The Tuesday Night Club

  • Publicado originalmente na The Royal Magazine, em 1927. Nos Estados Unidos, o título foi alterado para The Solving Six. Sua primeira publicação em livro foi na coleção As Melhores Histórias de Detetive do Ano de 1928, pela Faber e Faber.

Nesta abertura despreocupada do livro, acompanhamos a formação do clubinho de fofoqueiros e fofoqueiras metidos a detetive que intitulam esta coletânea de assassinatos misteriosos. Um grupo de amigos que está conversando sobre diversos assuntos na casa de Miss Marple, em St. Mary Mead, e resolve colocar luz sobre crimes nunca resolvidos (nesse aspecto, me fez lembrar algumas histórias de O Misterioso Mr. Quin).

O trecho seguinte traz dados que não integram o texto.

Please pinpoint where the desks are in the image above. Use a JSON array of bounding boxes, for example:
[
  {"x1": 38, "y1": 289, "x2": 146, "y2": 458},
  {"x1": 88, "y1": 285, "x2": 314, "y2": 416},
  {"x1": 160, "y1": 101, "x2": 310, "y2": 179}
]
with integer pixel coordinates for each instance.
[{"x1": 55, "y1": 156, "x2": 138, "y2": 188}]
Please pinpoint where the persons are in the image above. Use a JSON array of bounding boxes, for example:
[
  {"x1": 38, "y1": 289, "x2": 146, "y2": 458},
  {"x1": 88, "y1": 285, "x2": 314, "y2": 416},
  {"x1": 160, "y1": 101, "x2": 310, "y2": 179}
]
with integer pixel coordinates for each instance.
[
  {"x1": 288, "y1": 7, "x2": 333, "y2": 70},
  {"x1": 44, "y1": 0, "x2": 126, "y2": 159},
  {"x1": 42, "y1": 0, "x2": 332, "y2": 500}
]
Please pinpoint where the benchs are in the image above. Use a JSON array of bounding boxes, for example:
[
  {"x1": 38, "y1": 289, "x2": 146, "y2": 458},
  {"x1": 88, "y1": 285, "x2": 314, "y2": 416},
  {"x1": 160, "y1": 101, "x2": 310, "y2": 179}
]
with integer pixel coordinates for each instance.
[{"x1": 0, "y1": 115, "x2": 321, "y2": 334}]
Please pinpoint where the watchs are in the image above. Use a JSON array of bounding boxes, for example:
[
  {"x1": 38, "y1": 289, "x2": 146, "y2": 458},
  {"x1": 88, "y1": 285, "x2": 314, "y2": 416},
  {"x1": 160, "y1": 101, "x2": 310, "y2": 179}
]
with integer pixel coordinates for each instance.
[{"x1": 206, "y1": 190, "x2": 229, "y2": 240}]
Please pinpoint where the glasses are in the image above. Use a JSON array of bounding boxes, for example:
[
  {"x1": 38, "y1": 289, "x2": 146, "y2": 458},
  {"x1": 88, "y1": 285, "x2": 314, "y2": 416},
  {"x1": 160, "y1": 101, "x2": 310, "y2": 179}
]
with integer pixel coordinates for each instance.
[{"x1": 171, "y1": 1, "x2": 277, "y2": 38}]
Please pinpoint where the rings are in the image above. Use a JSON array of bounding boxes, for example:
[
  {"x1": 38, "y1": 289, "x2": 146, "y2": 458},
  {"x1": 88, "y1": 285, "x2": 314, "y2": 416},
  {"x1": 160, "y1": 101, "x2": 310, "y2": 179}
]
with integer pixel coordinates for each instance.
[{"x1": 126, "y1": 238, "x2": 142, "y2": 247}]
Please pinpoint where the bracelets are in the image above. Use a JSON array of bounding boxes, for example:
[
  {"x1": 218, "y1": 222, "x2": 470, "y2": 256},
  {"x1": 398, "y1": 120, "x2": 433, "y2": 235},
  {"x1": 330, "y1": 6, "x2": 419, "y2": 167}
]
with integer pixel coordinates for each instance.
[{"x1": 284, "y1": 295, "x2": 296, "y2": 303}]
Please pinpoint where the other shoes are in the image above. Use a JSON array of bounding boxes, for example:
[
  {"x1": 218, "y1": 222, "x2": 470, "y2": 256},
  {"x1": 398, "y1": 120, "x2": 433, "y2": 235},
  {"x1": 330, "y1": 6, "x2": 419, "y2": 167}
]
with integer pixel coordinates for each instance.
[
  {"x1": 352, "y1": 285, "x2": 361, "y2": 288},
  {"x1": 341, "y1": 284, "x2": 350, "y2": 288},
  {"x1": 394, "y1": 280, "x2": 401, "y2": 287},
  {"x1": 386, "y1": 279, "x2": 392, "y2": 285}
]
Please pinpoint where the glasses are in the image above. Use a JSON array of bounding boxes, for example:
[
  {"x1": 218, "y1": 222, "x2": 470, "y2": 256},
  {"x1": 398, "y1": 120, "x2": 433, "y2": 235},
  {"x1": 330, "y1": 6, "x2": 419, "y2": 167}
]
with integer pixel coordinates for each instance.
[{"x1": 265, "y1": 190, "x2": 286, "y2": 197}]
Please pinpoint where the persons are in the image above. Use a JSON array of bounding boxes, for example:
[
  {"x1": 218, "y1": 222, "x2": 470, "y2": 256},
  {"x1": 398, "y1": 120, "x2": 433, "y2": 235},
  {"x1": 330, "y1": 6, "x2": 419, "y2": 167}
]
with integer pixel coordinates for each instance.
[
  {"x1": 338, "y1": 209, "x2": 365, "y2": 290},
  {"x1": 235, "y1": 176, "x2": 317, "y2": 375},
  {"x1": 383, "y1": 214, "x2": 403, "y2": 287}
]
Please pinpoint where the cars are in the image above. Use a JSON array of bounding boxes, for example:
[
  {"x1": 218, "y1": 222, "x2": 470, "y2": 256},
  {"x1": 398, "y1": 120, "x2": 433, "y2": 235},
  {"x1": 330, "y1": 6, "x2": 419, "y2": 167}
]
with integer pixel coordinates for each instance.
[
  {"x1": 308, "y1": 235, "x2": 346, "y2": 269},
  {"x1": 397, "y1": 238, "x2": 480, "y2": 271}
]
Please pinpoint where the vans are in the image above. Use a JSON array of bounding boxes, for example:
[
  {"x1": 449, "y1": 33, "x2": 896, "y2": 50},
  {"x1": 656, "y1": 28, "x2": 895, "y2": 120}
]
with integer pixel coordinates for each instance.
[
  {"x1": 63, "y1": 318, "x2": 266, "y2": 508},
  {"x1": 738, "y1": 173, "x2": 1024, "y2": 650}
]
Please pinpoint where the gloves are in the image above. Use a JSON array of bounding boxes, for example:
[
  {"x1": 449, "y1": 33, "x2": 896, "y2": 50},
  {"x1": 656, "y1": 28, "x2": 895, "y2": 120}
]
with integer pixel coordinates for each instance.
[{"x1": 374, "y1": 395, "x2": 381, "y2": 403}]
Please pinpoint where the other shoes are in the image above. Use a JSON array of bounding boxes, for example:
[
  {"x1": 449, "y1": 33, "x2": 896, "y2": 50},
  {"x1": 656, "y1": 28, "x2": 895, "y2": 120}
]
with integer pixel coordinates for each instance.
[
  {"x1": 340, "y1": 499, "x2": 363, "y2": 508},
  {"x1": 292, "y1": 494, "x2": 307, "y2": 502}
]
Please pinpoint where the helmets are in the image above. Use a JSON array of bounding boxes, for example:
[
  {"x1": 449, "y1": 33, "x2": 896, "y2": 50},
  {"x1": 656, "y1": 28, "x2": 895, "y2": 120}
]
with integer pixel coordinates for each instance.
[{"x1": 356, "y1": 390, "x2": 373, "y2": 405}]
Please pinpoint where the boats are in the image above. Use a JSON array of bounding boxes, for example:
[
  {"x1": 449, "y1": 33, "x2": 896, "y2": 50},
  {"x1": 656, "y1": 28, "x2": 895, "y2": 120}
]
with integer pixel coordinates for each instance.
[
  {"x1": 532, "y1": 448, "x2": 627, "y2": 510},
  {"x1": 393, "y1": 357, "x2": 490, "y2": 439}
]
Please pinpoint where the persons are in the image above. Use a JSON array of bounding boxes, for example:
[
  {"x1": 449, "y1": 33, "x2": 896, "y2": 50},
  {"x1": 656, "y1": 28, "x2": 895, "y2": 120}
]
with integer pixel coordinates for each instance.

O clube é formado por indivíduos diferentes em ocupação e personalidade, como se vê: Miss Marple; Raymond West, sobrinho da anfitriã, que é o escritor; a artista Joyce Lemprière; Sir Henry Clithering (antigo comissário da Scotland Yard); Dr. Pender (um religioso) e Sr. Petherick, que é advogado. Como não poderia deixar de ser, o assunto principal da roda acaba sendo direcionado para busca de pistas e hipóteses de resolução… e é então que a verdadeira alma do conto aparece. Quem inicia a “brincadeira” é Sir Heny, narrando a história de um trio que se sentou para jantar e depois todos adoeceram — supostamente de intoxicação alimentar –, mas um deles morreu. É uma história que tem um processo de questionamento muito bom, especialmente pelas condições dos envolvidos no tal jantar. A “investigação”, com a opinião do clube, é divertida, e as variantes para o possível envenenamento são ótimas. O problema é que à medida que a trama se aproxima do final, vai perdendo a graça, terminando com uma boa, mas indiferente solução.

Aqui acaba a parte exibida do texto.